And then finally, something I'm pretty excited about is I've done a lot of work recently finding some interesting stuff about using deep learning for structured data and for time series. For example, we heard about fraud, so fraud is both of those things, it combines time series, transaction histories and thick histories, and structured data, customer information.

Traditionally that's not been tackled with deep learning, but I've actually found some state-of-the-art, world-class approaches to solving those with deep learning, so I'm really looking forward to sharing that with you. So let's take a 8-minute break, come back at 5 to 8, thanks very much. So we're going to learn about this idea of artistic style or neural style transfer.

The idea is that we're going to take a photo and make it look like it was painted in the style of some painter. Our inputs are a photo, and I'm going to call it, oh, that's way off, and style. And so these two things are going to be combined together to create an image which is going to hopefully have the content of the photo and the style of the image.

The way we're going to do this is we're going to assume that there is some function where the inputs to this function are the photo, the style image, and some generated image that I've created.

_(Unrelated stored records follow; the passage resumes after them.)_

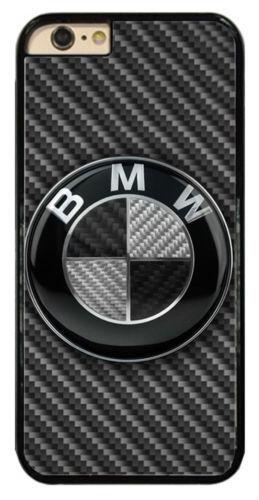 BMW Logo Printed Phone/iPod Case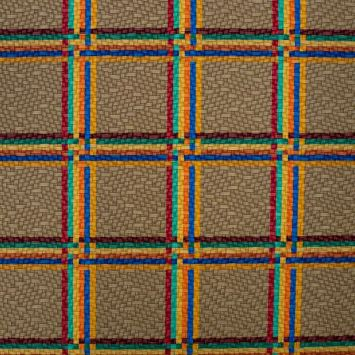 Simili cuir taupe motif tartan multicolore
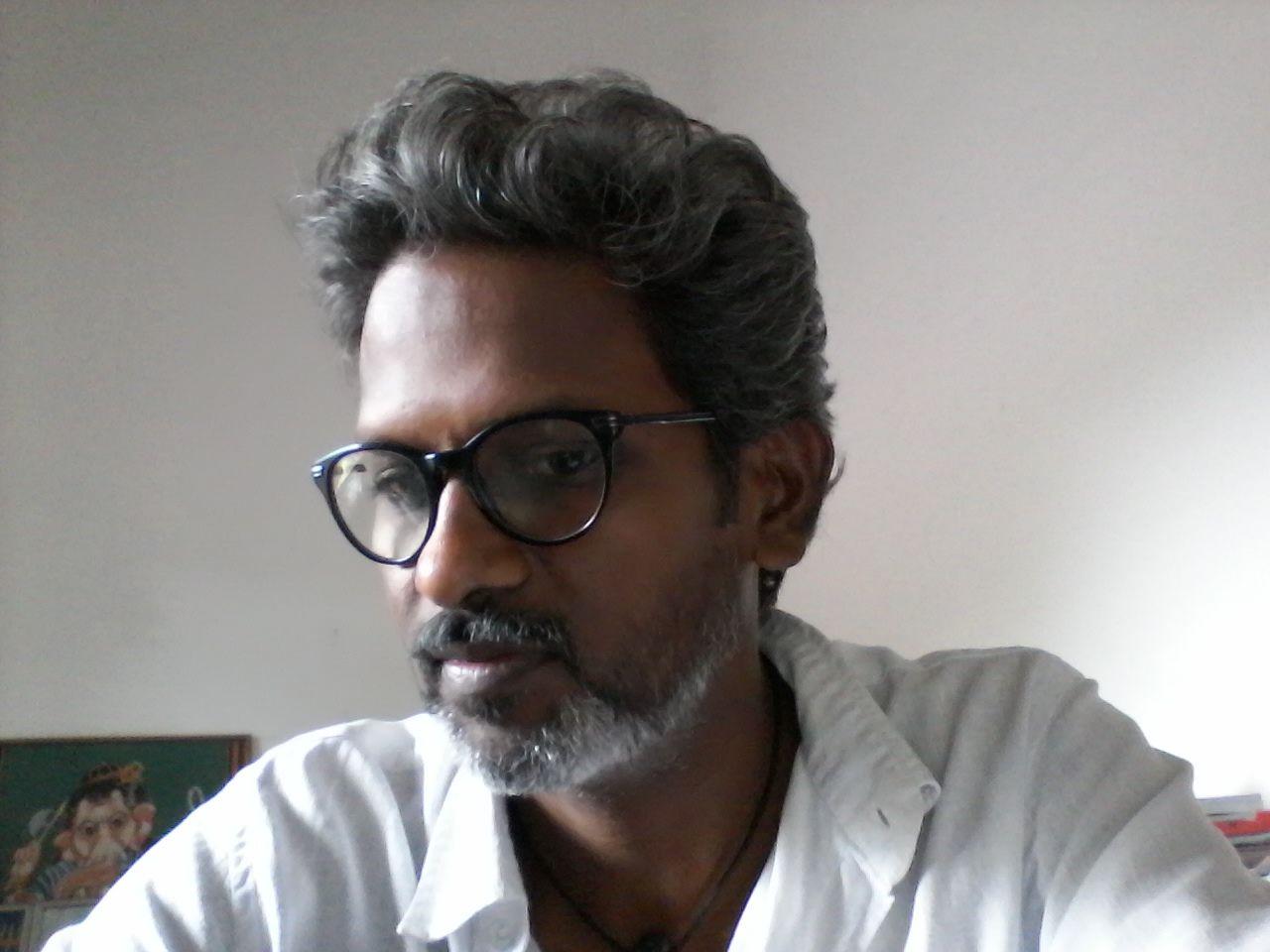 Archt. Asokan Sritharan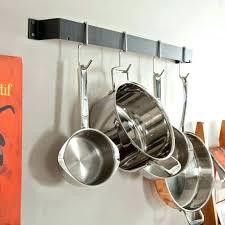 simple wall mounted pot rack racks grid diy stage home depot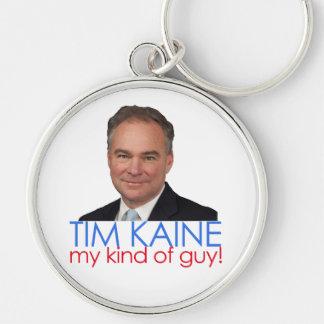¡Clinton Kaine - mi clase de individuo! Llavero Redondo Plateado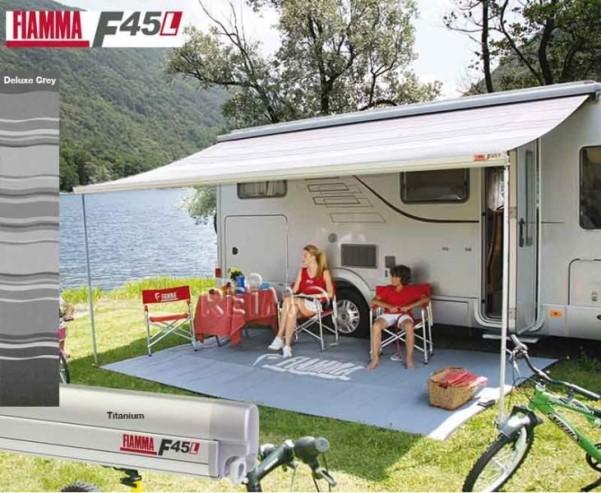 FIAMMA F45 L 5m deluxe grey, boîtier titane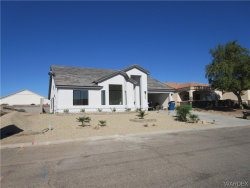 Photo of 2037 E Crystal Drive, Fort Mohave, AZ 86426 (MLS # 957504)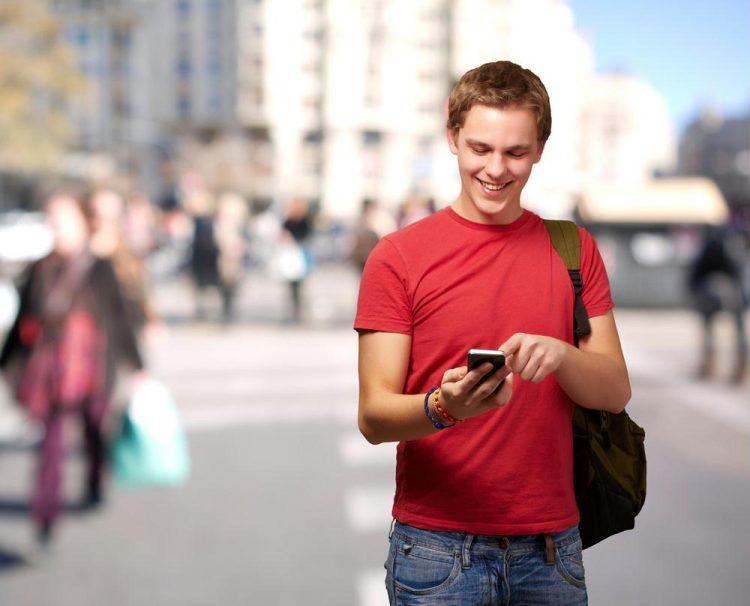 Займ с помощью телефона безработному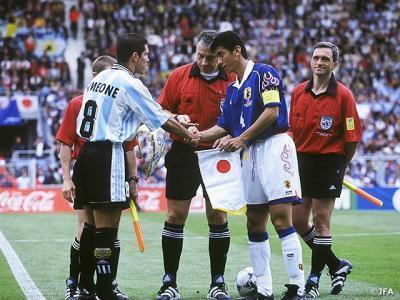 Argentina v Japan World Cup 1998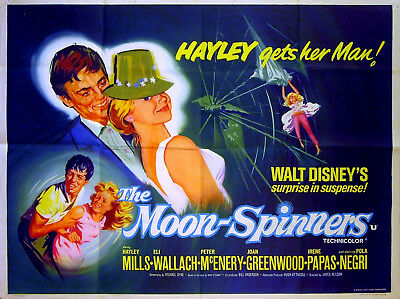 MOON-SPINNERS 1964 Hayley Mills, Peter McEnery HINCHLIFFE UK QUAD POSTER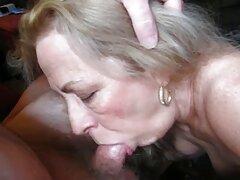 Bruna e bionda avendo anale doppio porno lesbo romantico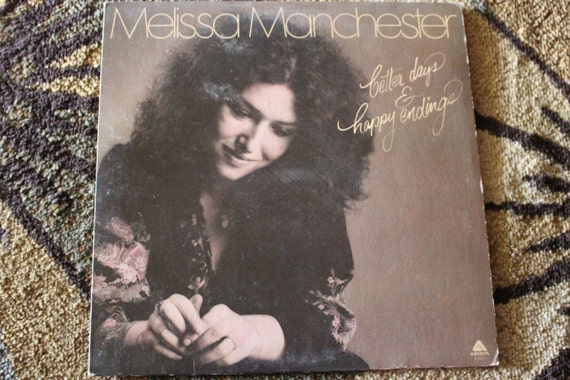 David Jones Personal Collection Record Album - Melissa Manchester - Better Days & Happy Endings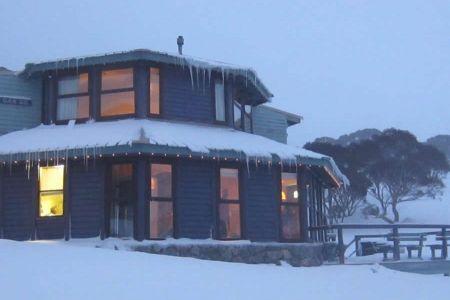 Skiing_2012_206.jpg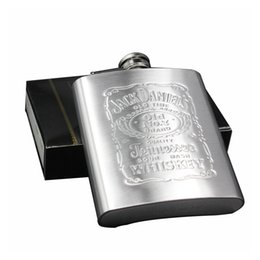 Wholesale honest steel - Portable 7oz Stainless Steel hip flask with Box as Gift Whiskey Honest Flask Bole Mug Wisky Jerry Can k2003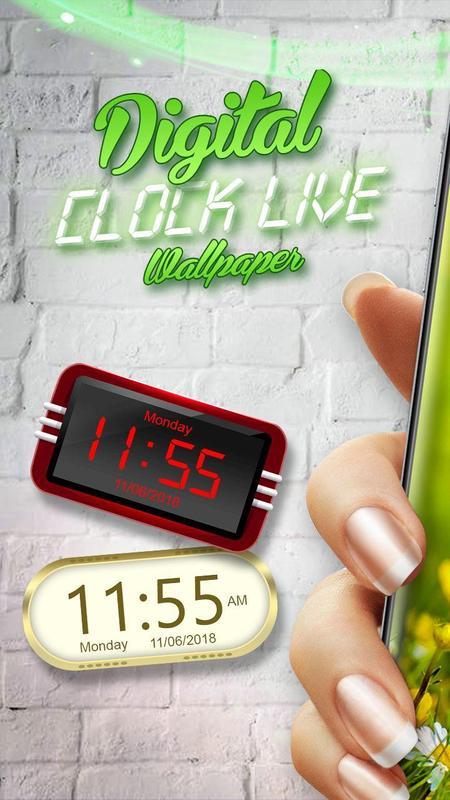 Digital Clock Live Wallpaper Apk ✓ Fitrini's Wallpaper
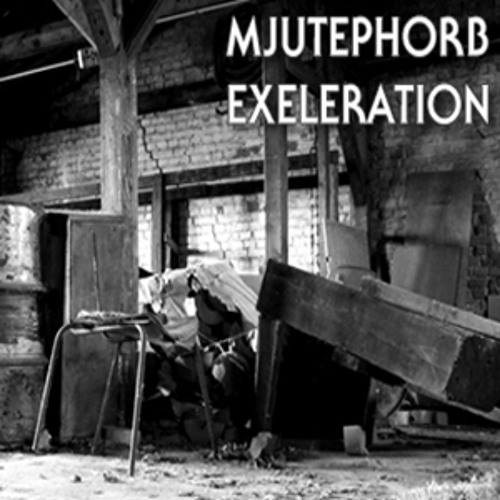 Mjutephorb - Return To Planet DR202 (Track6 - Exeleration 1998)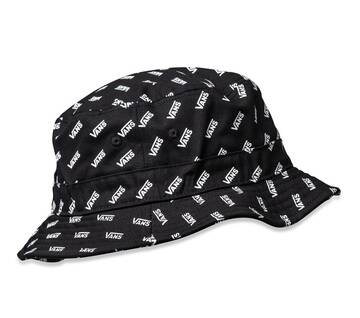 UNDERTONE RETRO BUCKET HAT BLACK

And that will return some number where this function will be higher if the generated image really looks like this photo in this style and lower if it doesn't.

So if we can create this loss function that basically says, here's my generated image, and it returns back a number saying, oh yes, that generated image does look like that photo in that style, then we could use SGD. And we would use SGD not to optimize the weights of a network, we would use SGD to optimize the pixel values of the generated image.

So we would be using it to try to optimize the value of this argument. So we haven't quite done that before, but conceptually it's identical. Conceptually we can just find the derivative of this function with respect to this input. And then we can try and optimize that input, which is just a set of pixel values, to try and maximize the function.

So all we need to do is come up with a function which will tell us how much does some generated image look like this photo in this style. And the way we're going to do that, step 1, is going to be very simple. We're going to turn it into two functions, f-content, which will take the photo and the generated image, and that will tell us a bigger number if the generated image looks more like the photo, if the content looks the same.

And then there will be a second function, which takes the style image and the generated image, and that will tell us a higher number if this generated image looks like it was painted in the same style as the style image. So we can just turn it into two pieces and add them together.

So now we need to come up with these two parts. Now the first part is very easy. What's a way that we could create a function that returns a higher number if the generated image is more similar to some photo? When you come up with a loss function, the really obvious one is the values of the pixels.

The values of the pixels in the generated image, the mean squared error between them and the photo, that mean squared error loss function would be one way of doing this part. The problem with that though is that as I start to turn it into a Van Gogh, those pixel values are going to change.

They're going to change color because the Van Gogh might have been a very blue-looking Van Gogh. They'll change the relationships to each other so it might become a curve or it used to be a straight line. So really the pixel-wise mean squared error is not going to give us much freedom in trying to create something that still looks like a photo.

So here's an idea, instead let's look at not the pixels, but let's take those pixels and stick them through a pre-trained CNN like VGG. And let's look at the 4th or 5th or 8th convolutional layers activations. Remember back to those matzylar visualizations where we saw that the later layers kind of said how much does an eyeball look like here, or how much does this look like a star, or how much does this look like the fur of a dog.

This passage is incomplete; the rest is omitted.